The term “microaggression” was first introduced in 1970 by Harvard psychiatrist Chester Pierce in an attempt to describe the constant insults and abuse Black Americans faced from non-Black Americans. Microaggressions were defined as individual acts of racism and Pierce differentiated such acts from the macroaggressions of racist violence and policies.
Since the introduction of the term, it has developed to include individual abuses inflicted upon people from all marginalized groups. Derald Wing Sue, a professor of counseling psychology at Columbia University, has played a large role in the broadening and popularizing of the term through much of his work, which focuses on multicultural psychology and education, as well as the psychology of racism and antiracism. Dr. Sue expanded the definition of microaggressions to the “brief everyday exchanges that send denigratiating messages to certain individuals because of their group membership.” In other words, they are subtle insults delivered either verbally or in the form of dismissive looks, gestures, and tones, directed towards people of marginalized groups. Oftentimes microaggressions are automatic or unconscious, but it is not about the intent of such actions but rather the impact they have.
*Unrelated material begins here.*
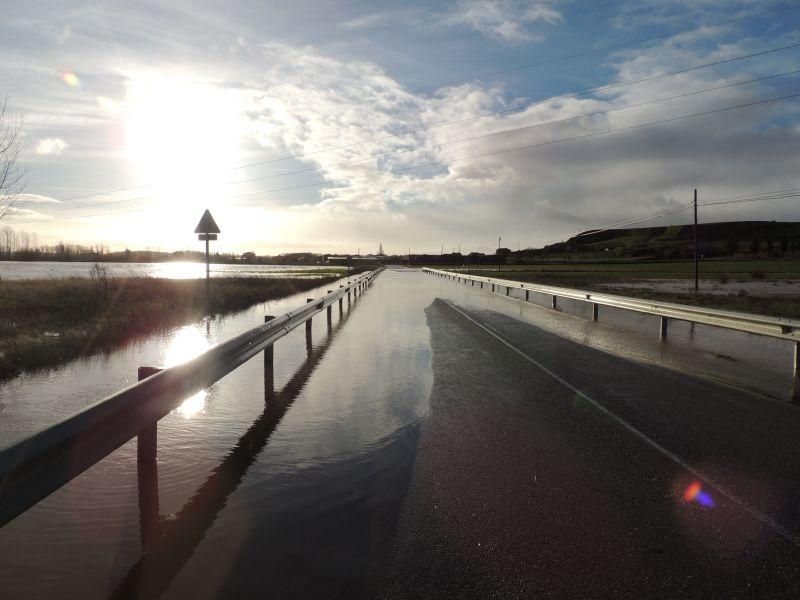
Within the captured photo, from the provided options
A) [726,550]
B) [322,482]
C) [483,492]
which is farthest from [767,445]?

While the purpose of the term was intended to give language to the daily injustices many people face, the common vocabulary of “microaggression” is itself an issue. Author and historian Ibram X. Kendi discusses this in his book How to be an Antiracist, arguing that the development of this term has become a way to avoid using language many consider to be harsher, specifically regarding racial injustices. After Obama was elected and became the first Black president, some people assumed our country had entered what Kendi calls “the so-called post-racial era”. Kendi writes, “the word ‘racism’ went out of fashion in the liberal haze of racial progress--Obama’s political brand--and conservatives started to treat racism as the equivalent to the N-word, a vicious pejorative rather than a descriptive term.” The term microaggression became a way to avoid talking about racism and distract from the severity of such actions and statements. Kendi does not use the term microaggression, but rather coins these actions as “racial abuse”. He detests the components, micro and aggression, because “a persistent daily low hum of racist abuse is not minor.” Kendi chooses to use the term “abuse” because it more accurately describes the action and its impact on those who receive it. The word “abuse” is synonymous with words like oppression and injustice, and results in “distress, anger, worry, depression, anxiety, pain, fatigue, and suicide.”
Addressing and giving language to what we now call “microaggressions” was a step in the right direction, but as it has developed it has become its own microaggression, positively intended yet negatively impactful. Whereas the term “microaggressions” was once relative to macroaggressions, it is now a term used to downplay the impact of such insults and avoid referring to them as what they are: racist, sexist, homophobic, xenophobic.
Sources
KENDI, IBRAM X. HOW TO BE AN ANTIRACIST. VINTAGE, 2020.